Following WeWork's warning that it could be headed for bankruptcy, FOX Business gives a timeline of the long-suffering co-working company's years of troubles.
Man, just terrible timing overall. If not for COVID, they could have pivoted into something a little more long lasting. But COVID just blindsided them, as it did many others.
If they had some more time they could have pivoted to supporting hybrid work for companies that have a geographically distributed work force. As much as I love working from home, there are some times when it's better to be in person, and WeWork could let people work hybrid without having to move across the country.
Lol, no. It was alllllllllll fake the entire time. It's just that once the IPO had happened and the founder ran off with his billions, they really had to try to make this completely unworkable business model work
"In retrospect, Neumann’s knack for amassing billions of dollars in venture capital with no viable business model was one of the greatest scams of the twenty-first century."
There were other factors like investors treating it like a tech stock rather than real estate and wasteful spending, but companies moving to telework really killed it.
I had access to a WeWork office for a while. It was fine for solo work or getting a couple of colleagues together for quiet conversations, but their meetings rooms sucked. There was no way to discuss or whiteboard anything confidential in one since the walls were all clear glass and the soundproofing was nonexistent. The whole setup felt like it was created by someone who was going for a ”cool startup office” aesthetic but hadn’t ever actually worked in one.
We were looking at a wework and I asked, why don't the space between different companies get tinted glass or dividers and the sales guy straight out told me this is the environment we are building here.
What. Where is my organisation's privacy?
At least my other office could have a personal room for your company even if the meeting rooms were shit.
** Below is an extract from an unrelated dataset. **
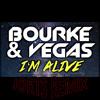 I'm Alive (Jorts Remix)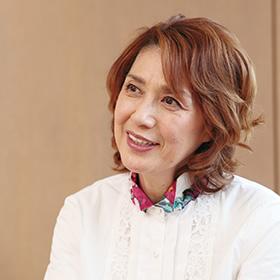 宝塚出身の女優さんを語りたい!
Why is Softbank involved in so many business investments that go sour? I've lost track of the number of articles I've read that go something like, "Softbank invests in X. X's value is tumbling."
I think a lot of the issue is that softbank had the idea of if they can invest a bit and get a good amount of growth, how about they invest a ton more from the outset and "guarentee" insane growth. They did that with a few startups and it worked, then they did it with WeWork and it spectacularly backfired. The basic premise of WeWork was pretty sound until the real estate market started going up in price, which kind of blew up the margins that WeWork lived in. That and a frankly financially crazy CEO kind of ruined it.
In the era of low interest rates, a lot of stupidly-high valuations happened in tech. Many of those idiotic valuations were predicated on the idea that companies could afford to lose money for a long time in pursuit of “market share”, and then pivot to profitability when they wanted that. Never mind that if your business model is fundamentally about being the cheaper alternative while losing money — waving at Uber — the only path to being profitable goes through gaining monopoly powers and hiking prices to much higher levels that consumers will hate — waving at Uber again.
The truly dumb thing about WeWork’s valuation was that it was being valued as if it were a tech stock. It was a renter of office space, period. All of its “secret tech sauce” was a combination of lies and aspirational bullshit from its bullshit-artist CEO.
Oh yeah, that's completely stupid. Getting really sick of these 'undercut-everyone-monopolize' companies. Good to see them burn in that case. Wonder if we'll look back on this era as a bubble.